Abou Anga sur l’ordre du calife laissa 1500 hommes de ses troupes armées de fusils Remington à Othman woled Adam, nommé émir du Kordofan et du Darfour; avec le reste, il se rendit à Omm Derman. Jusqu’alors le sheikh Salih el Kabachi n’avait pas été attaqué à Bir Omm Badr. Sachant qu’un jour ou l’autre son tour viendrait, il envoya 50 de ses plus fidèles et meilleurs esclaves à Wadi Halfa avec une lettre réclamant l’appui du Gouvernement égyptien contre l’ennemi commun. Le Gouvernement accéda à la prière de son sheikh dévoué et remit à ses envoyés 200 fusils Remington, 40 caisses de munitions, 200 livres sterling et quelques beaux revolvers incrustés.
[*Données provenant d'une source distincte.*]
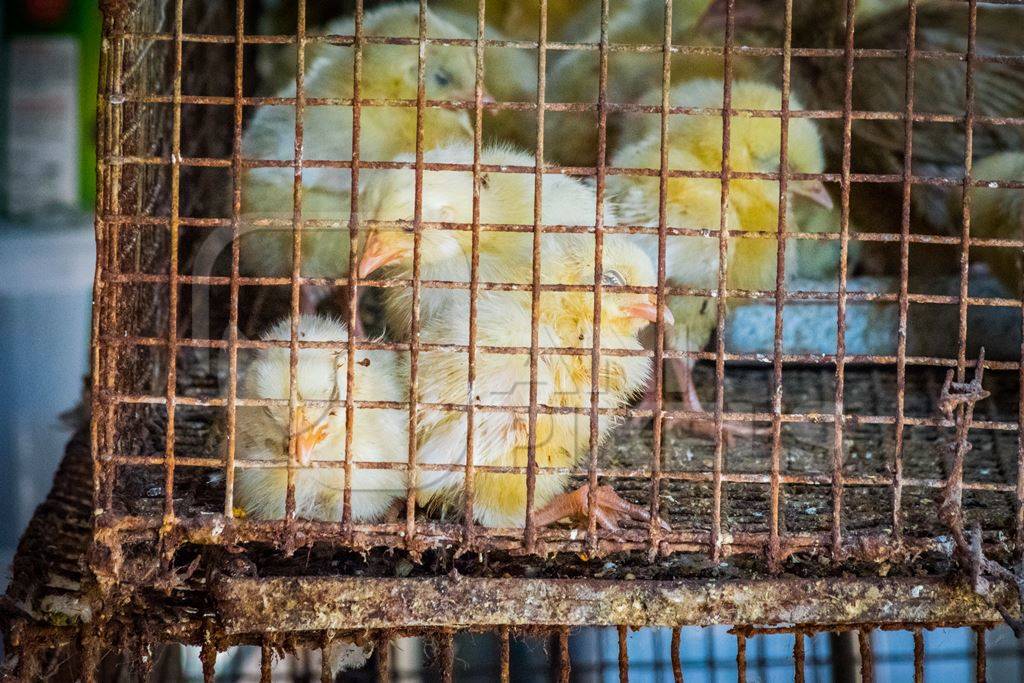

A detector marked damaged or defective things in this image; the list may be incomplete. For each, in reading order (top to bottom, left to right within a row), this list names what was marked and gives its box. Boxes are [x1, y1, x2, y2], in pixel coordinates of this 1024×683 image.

rusted metal frame [161, 0, 186, 528]
rusted metal frame [222, 0, 245, 518]
rusted metal frame [280, 0, 307, 536]
rusted metal frame [339, 0, 364, 540]
rusted metal frame [401, 0, 430, 548]
rusted metal frame [460, 0, 487, 548]
rusted metal frame [524, 0, 548, 548]
rusty wire mesh [83, 0, 1024, 593]
rusted metal frame [585, 0, 606, 561]
rusted metal frame [651, 0, 675, 561]
rusted metal frame [712, 0, 737, 561]
rusted metal frame [765, 0, 794, 573]
rusted metal frame [827, 0, 860, 561]
rusted metal frame [892, 0, 925, 544]
rusted metal frame [557, 630, 573, 683]
rusted metal frame [790, 630, 806, 683]
rusted metal frame [856, 630, 872, 683]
A cette époque un négociant allemand, Charles Neufeld séjournait à Wadi Halfa. Il avait fait la connaissance de Dheifallah Hogal, frère d’Elias Pacha, qui s’était récemment évadé du Soudan et lui avait appris qu’au nord du Kordofan se trouvait une énorme quantité de gomme dont les propriétaires n’avaient pu disposer à cause de la révolution et qu’on pourrait facilement apporter à Wadi Halfa avec l’aide du sheikh Salih. Attiré par la perspective de ce fort gain et avide d’aventures, Neufeld résolut de se joindre aux gens de Salih qui rentraient chez leur sheikh. Le Gouvernement auquel il avait promis un compte rendu sur l’état du Soudan, consentit à cette expédition aventureuse et Neufeld quitta Wadi Halfa avec la caravane au commencement de février 1887.
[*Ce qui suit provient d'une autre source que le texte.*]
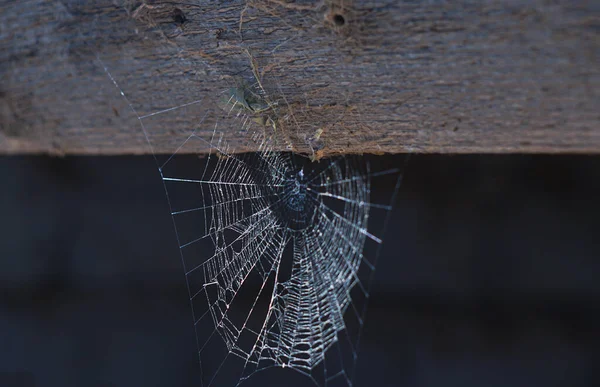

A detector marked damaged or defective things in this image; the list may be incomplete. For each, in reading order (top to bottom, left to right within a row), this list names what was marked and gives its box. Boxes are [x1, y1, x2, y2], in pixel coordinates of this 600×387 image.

broken web strand [98, 47, 406, 387]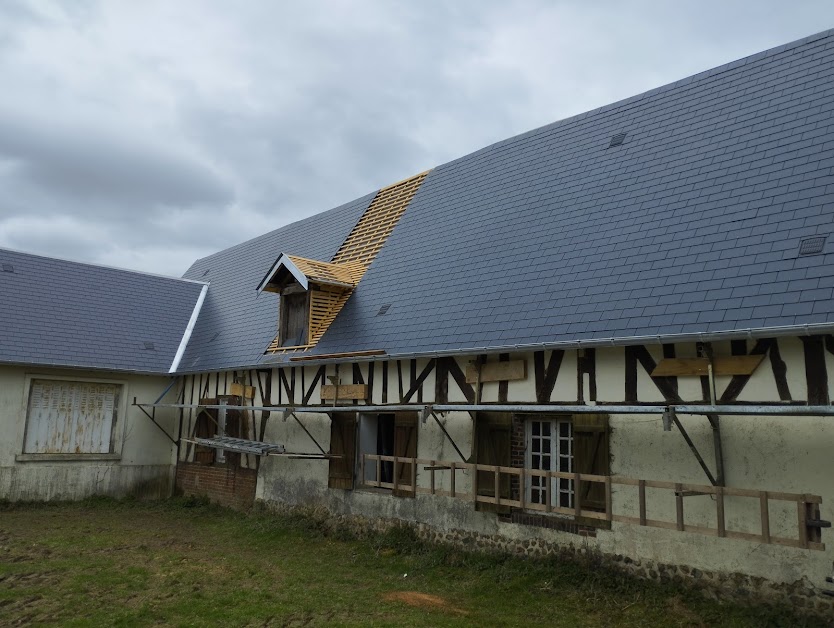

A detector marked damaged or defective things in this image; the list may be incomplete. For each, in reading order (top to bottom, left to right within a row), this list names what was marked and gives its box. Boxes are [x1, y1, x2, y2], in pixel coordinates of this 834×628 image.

rusty metal panel [25, 380, 118, 454]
Abd er Rahman woled en Negoumi informé par ses espions du départ de la caravane fit surveiller toutes les routes. Malheureusement leur guide, d’ordinaire si sûr, s’égara et la caravane après de longs détours arriva près de la fontaine El Kab après avoir beaucoup souffert de la soif. Elle y rencontra les Mahdistes. On en vint aux mains et les gens de Salih, épuisés par la marche, succombèrent sous le nombre supérieur de leurs ennemis. Les uns furent tués, les autres faits prisonniers. Neufeld, au commencement du combat s’était retiré avec sa servante abyssine sur une colline non loin des combattants et se préparait à vendre chèrement sa vie. N’étant pas attaqué, il resta neutre.
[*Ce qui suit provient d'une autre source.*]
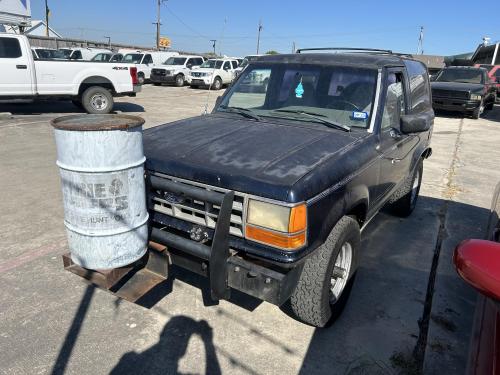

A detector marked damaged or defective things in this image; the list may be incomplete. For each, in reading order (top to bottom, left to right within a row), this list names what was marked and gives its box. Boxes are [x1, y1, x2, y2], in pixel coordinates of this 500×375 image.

rusty barrel lid [50, 114, 145, 131]
pavement crack [410, 119, 464, 374]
Après la bataille, on lui offrit le pardon, qu’il accepta; il fut conduit à Dongola devant Abd er Rahman woled en Negoumi qui l’épargna pour l’envoyer au calife à Omm Derman, tandis qu’il fit exécuter tous les autres prisonniers. Depuis quelques jours déjà la nouvelle qu’un Européen avait été fait prisonnier et devait être amené ici m’avait été secrètement communiquée; c’est pourquoi, un matin, au commencement de mars 1887, je ne fus pas étonné quand une grande foule s’approcha de la maison du calife en criant et, que je vis au milieu d’elle un Européen sur un chameau. On disait partout qu’on amenait le pacha de Wadi Halfa. C’était Neufeld!
On le fit entrer pour le moment dans la rekouba couverte de paille destinée aux moulazeimie. J’observai les regards soupçonneux des espions placés auprès de moi par le calife et je feignis d’être entièrement indifférent à l’arrivée de cet Européen, attendant une meilleure occasion de m’approcher de lui, occasion qui ne tarda pas à s’offrir. Le calife Abdullahi convoqua le conseil ordinaire de la couronne, auquel assistait Nur Angerer qui venait du Kordofan et, à ma grande joie, il m’invita également à prendre place parmi ceux qui l’entouraient; je ne pus que murmurer à Nur Angerer: «Fais ton possible pour sauver cet homme.» Le calife raconta alors qu’un espion anglais avait été pris et nous ordonna, au sheikh Tahir el Migdob et à moi, de l’interroger.
Nous nous rendîmes dans la rekouba. Neufeld me salua avec joie en apprenant mon nom. Avec quelques paroles je l’avertis que le sheikh Tahir était le supérieur, qu’il devait s’adresser à lui et se montrer très soumis. Neufeld parlait très bien l’arabe, mais fit une mauvaise impression sur mon camarade par sa facilité d’élocution, et il fut bientôt d’avis de retourner vers le calife. Ce dernier lui ayant demandé ce qu’il pensait de cet homme, il répondit: «Sûrement, c’est un espion; il mérite la mort!»
«Et quelle est ton opinion?» me demanda le calife.»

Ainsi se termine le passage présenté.